A New Aggregation Induced Emission Active Halochromic White Light Emissive Molecule: Combined Experimental and Theoretical Study

Abstract

Red/near infrared-emissive organic molecules that are aggregation induced emission (AIE) active and having a pH-sensitive core are high in-demand for real-world applications. We have designed and synthesized a far-red to near infrared (NIR) fluorogenic donor–acceptor (D–A) type probe 4-((4-(2-(3,3-dimethyl-3H-indole-2-yl)vinyl)phenyl)(phenyl)amino)benzaldehyde (TPA-SCY), that can undergo protonation with a stronger intramolecular charge transfer.

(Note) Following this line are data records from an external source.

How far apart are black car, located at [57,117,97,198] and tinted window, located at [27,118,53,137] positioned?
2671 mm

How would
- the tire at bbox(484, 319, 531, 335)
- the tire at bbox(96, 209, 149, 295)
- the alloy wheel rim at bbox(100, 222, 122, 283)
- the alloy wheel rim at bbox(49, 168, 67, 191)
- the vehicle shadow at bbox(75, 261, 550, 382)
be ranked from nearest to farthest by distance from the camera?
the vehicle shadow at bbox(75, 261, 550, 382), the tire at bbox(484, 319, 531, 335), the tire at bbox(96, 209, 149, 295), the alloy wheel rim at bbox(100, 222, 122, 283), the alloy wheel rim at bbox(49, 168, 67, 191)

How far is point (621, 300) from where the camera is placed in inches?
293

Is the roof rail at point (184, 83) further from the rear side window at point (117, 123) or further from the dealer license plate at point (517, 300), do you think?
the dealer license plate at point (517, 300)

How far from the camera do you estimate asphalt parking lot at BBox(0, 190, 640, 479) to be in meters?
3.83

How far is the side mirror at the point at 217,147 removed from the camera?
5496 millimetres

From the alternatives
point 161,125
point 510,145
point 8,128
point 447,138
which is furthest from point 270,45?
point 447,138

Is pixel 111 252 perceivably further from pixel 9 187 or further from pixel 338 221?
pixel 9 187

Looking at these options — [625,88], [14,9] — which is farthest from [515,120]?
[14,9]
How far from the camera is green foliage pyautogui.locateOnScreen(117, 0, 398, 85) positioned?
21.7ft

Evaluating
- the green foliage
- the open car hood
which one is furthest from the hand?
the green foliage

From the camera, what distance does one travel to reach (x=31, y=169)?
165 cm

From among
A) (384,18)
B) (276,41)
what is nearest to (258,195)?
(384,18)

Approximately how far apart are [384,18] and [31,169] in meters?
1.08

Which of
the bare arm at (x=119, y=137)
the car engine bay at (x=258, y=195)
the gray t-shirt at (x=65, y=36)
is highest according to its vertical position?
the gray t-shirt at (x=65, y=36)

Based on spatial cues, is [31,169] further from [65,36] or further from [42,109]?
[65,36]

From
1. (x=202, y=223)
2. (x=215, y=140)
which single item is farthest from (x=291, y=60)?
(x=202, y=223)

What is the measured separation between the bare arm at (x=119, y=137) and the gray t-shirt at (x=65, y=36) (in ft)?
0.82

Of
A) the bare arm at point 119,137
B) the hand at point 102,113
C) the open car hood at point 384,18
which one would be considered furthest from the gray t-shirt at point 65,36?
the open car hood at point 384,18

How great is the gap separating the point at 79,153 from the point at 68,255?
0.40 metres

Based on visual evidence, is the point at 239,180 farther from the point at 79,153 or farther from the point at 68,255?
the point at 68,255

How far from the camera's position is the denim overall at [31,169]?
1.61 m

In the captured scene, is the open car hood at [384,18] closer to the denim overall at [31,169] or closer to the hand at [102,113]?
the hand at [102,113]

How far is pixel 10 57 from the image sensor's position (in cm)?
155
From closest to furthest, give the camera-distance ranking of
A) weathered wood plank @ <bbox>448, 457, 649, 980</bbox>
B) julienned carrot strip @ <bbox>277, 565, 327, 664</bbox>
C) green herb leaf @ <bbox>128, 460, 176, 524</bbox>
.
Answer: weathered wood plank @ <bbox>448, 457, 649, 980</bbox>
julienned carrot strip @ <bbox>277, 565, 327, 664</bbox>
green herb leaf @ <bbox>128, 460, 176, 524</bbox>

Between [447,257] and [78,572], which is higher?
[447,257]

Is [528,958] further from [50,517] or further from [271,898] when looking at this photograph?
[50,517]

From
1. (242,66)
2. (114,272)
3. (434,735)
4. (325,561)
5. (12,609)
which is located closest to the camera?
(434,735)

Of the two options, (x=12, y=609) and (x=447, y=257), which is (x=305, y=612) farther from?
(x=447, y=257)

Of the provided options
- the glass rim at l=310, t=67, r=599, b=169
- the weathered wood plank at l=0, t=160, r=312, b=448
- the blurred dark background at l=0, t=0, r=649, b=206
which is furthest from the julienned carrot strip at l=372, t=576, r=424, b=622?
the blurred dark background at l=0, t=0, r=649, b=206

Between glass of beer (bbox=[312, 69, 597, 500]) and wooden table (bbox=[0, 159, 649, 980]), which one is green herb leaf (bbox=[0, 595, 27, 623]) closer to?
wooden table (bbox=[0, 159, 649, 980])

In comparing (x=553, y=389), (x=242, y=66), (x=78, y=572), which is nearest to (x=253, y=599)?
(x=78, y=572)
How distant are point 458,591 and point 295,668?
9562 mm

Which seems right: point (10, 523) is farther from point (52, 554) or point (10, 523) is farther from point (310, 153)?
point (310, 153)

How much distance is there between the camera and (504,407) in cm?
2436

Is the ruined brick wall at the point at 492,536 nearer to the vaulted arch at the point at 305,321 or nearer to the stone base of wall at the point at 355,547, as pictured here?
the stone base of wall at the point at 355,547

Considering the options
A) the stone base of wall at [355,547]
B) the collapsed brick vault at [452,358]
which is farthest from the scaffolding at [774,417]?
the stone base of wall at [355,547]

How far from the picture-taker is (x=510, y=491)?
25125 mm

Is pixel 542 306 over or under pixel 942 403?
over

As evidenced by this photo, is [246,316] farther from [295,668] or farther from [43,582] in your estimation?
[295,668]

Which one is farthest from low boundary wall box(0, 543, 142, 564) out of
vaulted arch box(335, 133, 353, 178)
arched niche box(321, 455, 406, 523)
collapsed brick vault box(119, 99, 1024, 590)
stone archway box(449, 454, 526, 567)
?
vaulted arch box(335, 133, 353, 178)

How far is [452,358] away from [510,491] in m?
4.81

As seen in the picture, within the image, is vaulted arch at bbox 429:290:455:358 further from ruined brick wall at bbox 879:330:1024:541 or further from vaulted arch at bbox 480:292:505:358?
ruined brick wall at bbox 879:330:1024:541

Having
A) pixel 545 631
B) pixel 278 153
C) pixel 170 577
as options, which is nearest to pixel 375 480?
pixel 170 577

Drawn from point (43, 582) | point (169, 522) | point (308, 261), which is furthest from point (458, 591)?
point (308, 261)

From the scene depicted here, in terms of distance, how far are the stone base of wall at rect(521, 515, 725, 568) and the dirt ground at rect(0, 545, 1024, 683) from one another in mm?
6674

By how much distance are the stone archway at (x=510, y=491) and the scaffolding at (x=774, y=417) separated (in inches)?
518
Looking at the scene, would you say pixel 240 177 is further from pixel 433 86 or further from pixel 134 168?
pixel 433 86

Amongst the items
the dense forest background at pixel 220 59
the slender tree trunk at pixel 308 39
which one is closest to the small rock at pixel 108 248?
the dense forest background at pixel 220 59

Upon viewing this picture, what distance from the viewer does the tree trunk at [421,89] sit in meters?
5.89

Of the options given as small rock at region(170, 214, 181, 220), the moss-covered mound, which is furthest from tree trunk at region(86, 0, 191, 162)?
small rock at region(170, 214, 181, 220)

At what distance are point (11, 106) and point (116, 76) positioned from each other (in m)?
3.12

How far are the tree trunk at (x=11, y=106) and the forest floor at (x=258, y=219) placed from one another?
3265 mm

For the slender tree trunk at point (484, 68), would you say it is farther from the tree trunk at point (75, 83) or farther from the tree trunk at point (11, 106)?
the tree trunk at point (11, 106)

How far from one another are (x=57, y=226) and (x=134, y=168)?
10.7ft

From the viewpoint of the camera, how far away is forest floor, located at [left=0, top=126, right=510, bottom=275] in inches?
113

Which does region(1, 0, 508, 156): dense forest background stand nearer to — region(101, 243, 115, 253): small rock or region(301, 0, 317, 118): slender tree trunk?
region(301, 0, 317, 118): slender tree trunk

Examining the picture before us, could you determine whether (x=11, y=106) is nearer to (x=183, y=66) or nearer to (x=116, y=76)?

The molecule is pH-sensitive and responds to the acidic behavior of chloroform to produce a unique halochromic white-light emission. Owing to its sensitivity toward pH and its highly emissive nature in the red/NIR region at low pH (approximately 3–5), it accumulates in the intracellular lysosomes and can be used as a live-tracker for lysosomes. Successful application of time-dependent density functional theory with the use of an optimally tuned range-separated hybrid functional reproduces the experimental absorption and emission spectra within the 1–5 nm range (which is not observed when conventional range-separated hybrid functionals are used). Thus, the present work embodies synthesis and photophysical studies (supported by an efficient and highly accurate theoretical tool) of a new AIE active halochromic white light emissive molecule with extensive charge transfer properties and having the ability to behave as a live LysoTracker.